Sure, if they can. But there is so much pressure in our culture to “get over it” and “move on” that many people aren’t allowed to look back long enough to grieve what they didn’t get from their parents—or, if they do, they’re chastised for being immature. They end up blaming themselves for inadequacies and conflicts without understanding how those problems came to be. And if they’re blaming themselves for all of their problems, they may not be ready to forgive their parents. Forgiveness can only come when we know in our blood that we didn’t deserve to be treated badly, no matter what our parents’ intentions.

Yet sometimes, the worst possible betrayals can be healed. In my experience of working with families who are trying to reconcile, the best outcomes occur when adult children are able to talk about their experience in the family and the parents are willing to admit to the possibility that they caused harm.

Children—even grown-up children—need to feel like their parents can accept the full range of their feelings. Listening without being defensive is one of the most crucial things a parent can do. It shows that we care enough about our kids to take their feelings and experiences seriously, no matter how unflattering or painful it is for us to hear them.

This is not easy for most parents to do, and it’s rarely pleasant. It’s an especially tall order to accept, with love and grace, the anger of a child who has an incorrect or partial picture of a parent at the time a transgression took place.

Conversely, for parents who know they were at fault, there is the added weight of managing their own guilt and sorrow on top of their child’s hurt and anger. It takes strength and courage to face that we have hurt someone so important to us. All parents do the best they can, given what they know and what they have to draw upon. However, it’s important for both the parent and the adult child to recognize that this is where the discussion should begin, not end.

Like it or not, it’s part of the job we parents sign up for when we create a child.

The holidays can be especially challenging for families in which parents have become estranged from their children. I’ve worked with many parents struggling because they believe they deserve a lot of the blame for their child’s estrangement. I usually tell them that if they did make mistakes, and every parent does, and have made a serious attempt at making amends, then it’s time to forgive themselves. Ongoing guilt and regret can be unconscious ways to punish themselves unnecessarily. Those feelings can make it hard to engage in the kinds of activities that make life meaningful, such as hobbies, exercise, and time with people who love them and see them more clearly than their child might.

☆ ☆ ☆ ☆ ☆ ☆ ☆

◆ Requirement A ◆
Answer these questions about the passage on parents and adult children:
(i) What does the passage call one of the most crucial things a parent can do?
(ii) When do the best outcomes occur for families who are trying to reconcile?
(iii) Which activities does the passage name as making life meaningful?

Scene-based reasoning records
☆ ☆ ☆ ☆ ☆ ☆ ☆

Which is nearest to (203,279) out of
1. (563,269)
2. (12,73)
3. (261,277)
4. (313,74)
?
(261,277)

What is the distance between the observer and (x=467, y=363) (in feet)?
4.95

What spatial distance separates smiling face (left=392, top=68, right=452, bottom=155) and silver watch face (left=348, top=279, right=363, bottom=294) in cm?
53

☆ ☆ ☆ ☆ ☆ ☆ ☆

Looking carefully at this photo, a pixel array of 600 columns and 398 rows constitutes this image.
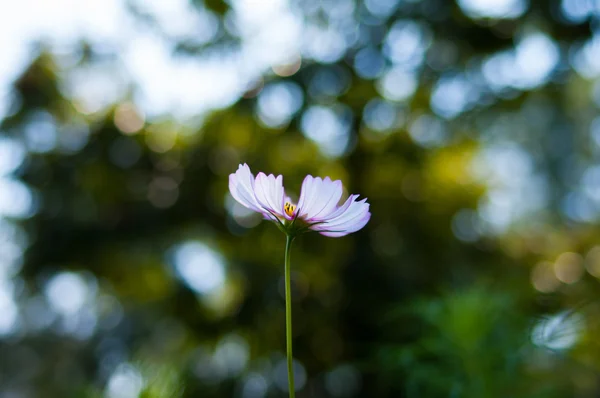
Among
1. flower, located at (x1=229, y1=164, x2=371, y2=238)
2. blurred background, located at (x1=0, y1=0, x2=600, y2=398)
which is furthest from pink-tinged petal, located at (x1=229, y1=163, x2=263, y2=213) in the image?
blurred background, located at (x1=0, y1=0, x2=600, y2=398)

☆ ☆ ☆ ☆ ☆ ☆ ☆

◆ Requirement B ◆
Which lines of the entries contain the string "image"? Filter them out and copy each one, treating case as significant.

◆ Written answer A ◆
(i) Listening without being defensive.
(ii) When adult children are able to talk about their experience in the family and the parents are willing to admit to the possibility that they caused harm.
(iii) Hobbies, exercise, and time with people who love them and see them more clearly than their child might.

◆ Written answer B ◆
Looking carefully at this photo, a pixel array of 600 columns and 398 rows constitutes this image.
which is furthest from pink-tinged petal, located at (x1=229, y1=163, x2=263, y2=213) in the image?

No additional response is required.